==== EXERCISE INPUT ====
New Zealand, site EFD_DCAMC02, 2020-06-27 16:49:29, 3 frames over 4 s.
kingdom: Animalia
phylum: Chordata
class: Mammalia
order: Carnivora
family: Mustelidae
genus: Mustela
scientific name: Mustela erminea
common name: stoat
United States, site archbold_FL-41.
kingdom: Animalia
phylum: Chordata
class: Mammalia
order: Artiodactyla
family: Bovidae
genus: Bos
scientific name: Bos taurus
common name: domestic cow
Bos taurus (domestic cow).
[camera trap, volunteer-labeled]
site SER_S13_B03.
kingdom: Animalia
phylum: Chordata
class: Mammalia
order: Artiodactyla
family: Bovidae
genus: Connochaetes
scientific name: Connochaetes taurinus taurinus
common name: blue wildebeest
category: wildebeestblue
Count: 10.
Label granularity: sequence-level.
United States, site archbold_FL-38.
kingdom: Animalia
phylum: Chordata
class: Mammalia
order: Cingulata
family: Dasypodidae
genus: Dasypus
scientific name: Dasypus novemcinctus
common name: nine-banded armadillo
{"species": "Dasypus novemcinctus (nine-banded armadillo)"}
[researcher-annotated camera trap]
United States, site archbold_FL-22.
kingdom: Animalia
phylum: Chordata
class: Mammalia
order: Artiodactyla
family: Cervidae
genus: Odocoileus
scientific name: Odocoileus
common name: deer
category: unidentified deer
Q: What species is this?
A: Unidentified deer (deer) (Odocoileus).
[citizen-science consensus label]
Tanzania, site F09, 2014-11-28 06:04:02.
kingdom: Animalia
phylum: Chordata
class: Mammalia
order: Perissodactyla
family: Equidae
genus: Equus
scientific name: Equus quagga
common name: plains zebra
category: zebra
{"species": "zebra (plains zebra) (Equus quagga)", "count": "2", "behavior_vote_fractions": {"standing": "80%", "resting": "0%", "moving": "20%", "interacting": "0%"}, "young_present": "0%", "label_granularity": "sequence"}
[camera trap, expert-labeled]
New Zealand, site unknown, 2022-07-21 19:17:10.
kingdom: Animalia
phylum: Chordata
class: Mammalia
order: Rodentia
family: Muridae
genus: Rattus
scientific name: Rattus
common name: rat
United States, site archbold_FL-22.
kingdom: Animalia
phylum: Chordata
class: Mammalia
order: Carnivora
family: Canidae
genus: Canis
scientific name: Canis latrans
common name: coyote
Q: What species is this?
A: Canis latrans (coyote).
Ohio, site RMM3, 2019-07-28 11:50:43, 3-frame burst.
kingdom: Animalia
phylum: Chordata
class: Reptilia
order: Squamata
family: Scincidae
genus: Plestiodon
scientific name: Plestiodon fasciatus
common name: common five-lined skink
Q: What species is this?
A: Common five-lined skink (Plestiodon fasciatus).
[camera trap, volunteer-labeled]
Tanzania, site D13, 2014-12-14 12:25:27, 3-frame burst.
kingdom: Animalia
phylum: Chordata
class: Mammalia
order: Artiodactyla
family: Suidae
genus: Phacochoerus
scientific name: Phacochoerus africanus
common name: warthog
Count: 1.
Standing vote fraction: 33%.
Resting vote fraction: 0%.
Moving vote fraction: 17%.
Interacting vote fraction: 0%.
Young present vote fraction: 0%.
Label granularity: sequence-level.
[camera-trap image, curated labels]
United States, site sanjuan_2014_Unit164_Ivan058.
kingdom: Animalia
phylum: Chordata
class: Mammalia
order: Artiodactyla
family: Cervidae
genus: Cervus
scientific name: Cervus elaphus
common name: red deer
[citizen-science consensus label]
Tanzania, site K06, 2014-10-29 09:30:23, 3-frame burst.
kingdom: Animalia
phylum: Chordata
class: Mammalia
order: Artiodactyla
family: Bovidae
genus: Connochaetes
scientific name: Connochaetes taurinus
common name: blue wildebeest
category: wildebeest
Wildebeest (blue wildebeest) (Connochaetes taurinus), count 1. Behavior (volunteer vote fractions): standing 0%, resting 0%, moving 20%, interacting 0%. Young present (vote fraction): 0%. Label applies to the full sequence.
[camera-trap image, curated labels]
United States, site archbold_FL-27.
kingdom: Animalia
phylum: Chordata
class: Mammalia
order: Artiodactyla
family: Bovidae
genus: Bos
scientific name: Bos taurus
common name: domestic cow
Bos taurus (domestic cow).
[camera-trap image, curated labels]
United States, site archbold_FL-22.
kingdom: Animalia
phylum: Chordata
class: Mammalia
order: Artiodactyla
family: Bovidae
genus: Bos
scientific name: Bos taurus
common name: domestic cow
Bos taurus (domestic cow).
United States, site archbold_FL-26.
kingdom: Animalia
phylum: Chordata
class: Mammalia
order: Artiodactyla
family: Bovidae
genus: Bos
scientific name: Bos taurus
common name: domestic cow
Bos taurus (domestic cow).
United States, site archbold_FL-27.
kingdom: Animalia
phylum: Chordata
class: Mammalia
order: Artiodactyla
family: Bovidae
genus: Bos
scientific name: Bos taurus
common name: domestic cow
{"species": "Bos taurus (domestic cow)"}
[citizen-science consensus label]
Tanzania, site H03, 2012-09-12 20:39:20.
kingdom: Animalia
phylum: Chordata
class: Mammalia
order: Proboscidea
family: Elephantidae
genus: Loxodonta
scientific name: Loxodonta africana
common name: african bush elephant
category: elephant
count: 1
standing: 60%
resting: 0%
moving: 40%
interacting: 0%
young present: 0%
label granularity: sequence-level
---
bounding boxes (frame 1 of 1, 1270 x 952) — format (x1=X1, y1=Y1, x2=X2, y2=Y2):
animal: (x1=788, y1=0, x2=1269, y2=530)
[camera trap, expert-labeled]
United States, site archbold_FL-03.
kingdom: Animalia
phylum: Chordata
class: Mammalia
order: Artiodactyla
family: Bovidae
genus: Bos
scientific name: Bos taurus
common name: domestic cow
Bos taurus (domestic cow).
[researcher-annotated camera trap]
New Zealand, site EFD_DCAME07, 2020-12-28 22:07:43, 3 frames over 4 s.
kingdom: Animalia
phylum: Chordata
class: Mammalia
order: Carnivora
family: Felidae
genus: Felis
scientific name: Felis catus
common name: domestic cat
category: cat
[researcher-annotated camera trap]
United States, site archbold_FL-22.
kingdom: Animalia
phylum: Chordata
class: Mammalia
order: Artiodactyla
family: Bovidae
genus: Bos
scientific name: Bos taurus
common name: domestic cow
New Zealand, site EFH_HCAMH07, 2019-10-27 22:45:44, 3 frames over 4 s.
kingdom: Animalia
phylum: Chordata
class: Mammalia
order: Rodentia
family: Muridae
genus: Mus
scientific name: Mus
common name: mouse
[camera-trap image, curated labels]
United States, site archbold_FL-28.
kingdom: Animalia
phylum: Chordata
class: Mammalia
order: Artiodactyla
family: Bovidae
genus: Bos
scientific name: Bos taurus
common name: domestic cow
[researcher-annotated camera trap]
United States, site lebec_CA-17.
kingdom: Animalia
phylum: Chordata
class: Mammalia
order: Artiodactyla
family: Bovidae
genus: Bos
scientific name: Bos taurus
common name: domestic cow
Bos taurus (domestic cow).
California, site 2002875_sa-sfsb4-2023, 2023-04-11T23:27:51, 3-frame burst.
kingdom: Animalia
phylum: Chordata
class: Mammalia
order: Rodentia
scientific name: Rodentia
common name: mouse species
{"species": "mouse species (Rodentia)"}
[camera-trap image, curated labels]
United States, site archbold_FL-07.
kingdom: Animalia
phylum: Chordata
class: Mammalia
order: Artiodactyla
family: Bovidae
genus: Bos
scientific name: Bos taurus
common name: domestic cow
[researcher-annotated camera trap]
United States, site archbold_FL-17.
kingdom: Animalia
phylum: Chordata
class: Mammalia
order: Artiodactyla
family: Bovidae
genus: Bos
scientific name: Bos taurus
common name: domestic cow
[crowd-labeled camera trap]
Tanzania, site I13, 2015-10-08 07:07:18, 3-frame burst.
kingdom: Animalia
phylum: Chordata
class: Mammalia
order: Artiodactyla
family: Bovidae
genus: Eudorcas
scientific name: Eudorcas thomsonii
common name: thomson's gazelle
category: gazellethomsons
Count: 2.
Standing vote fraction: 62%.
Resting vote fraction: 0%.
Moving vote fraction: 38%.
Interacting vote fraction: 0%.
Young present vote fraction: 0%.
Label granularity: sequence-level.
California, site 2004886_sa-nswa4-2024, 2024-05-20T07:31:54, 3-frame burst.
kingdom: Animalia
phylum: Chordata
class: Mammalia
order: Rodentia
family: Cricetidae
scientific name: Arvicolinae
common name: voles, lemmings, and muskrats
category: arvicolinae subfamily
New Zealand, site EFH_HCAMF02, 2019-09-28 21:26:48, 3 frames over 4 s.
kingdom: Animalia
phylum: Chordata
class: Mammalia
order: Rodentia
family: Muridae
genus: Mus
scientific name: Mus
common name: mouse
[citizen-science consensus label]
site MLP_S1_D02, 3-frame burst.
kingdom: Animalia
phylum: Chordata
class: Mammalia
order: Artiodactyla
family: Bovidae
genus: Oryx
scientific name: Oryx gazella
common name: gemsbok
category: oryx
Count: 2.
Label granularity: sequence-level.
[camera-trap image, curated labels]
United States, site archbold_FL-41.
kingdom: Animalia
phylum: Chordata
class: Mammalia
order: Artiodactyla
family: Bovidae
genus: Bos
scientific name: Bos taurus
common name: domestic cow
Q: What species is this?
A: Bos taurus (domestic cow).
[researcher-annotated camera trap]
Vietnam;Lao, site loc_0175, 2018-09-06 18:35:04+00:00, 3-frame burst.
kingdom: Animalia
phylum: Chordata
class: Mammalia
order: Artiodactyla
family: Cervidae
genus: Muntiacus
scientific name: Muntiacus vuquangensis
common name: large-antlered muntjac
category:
====
**YOUR ASSIGNMENT:** Write out the records exactly, starting at the first line and stopping after the line that contains "category: zebra".

**PROBLEM SOLUTION:**
New Zealand, site EFD_DCAMC02, 2020-06-27 16:49:29, 3 frames over 4 s.
kingdom: Animalia
phylum: Chordata
class: Mammalia
order: Carnivora
family: Mustelidae
genus: Mustela
scientific name: Mustela erminea
common name: stoat
United States, site archbold_FL-41.
kingdom: Animalia
phylum: Chordata
class: Mammalia
order: Artiodactyla
family: Bovidae
genus: Bos
scientific name: Bos taurus
common name: domestic cow
Bos taurus (domestic cow).
[camera trap, volunteer-labeled]
site SER_S13_B03.
kingdom: Animalia
phylum: Chordata
class: Mammalia
order: Artiodactyla
family: Bovidae
genus: Connochaetes
scientific name: Connochaetes taurinus taurinus
common name: blue wildebeest
category: wildebeestblue
Count: 10.
Label granularity: sequence-level.
United States, site archbold_FL-38.
kingdom: Animalia
phylum: Chordata
class: Mammalia
order: Cingulata
family: Dasypodidae
genus: Dasypus
scientific name: Dasypus novemcinctus
common name: nine-banded armadillo
{"species": "Dasypus novemcinctus (nine-banded armadillo)"}
[researcher-annotated camera trap]
United States, site archbold_FL-22.
kingdom: Animalia
phylum: Chordata
class: Mammalia
order: Artiodactyla
family: Cervidae
genus: Odocoileus
scientific name: Odocoileus
common name: deer
category: unidentified deer
Q: What species is this?
A: Unidentified deer (deer) (Odocoileus).
[citizen-science consensus label]
Tanzania, site F09, 2014-11-28 06:04:02.
kingdom: Animalia
phylum: Chordata
class: Mammalia
order: Perissodactyla
family: Equidae
genus: Equus
scientific name: Equus quagga
common name: plains zebra
category: zebra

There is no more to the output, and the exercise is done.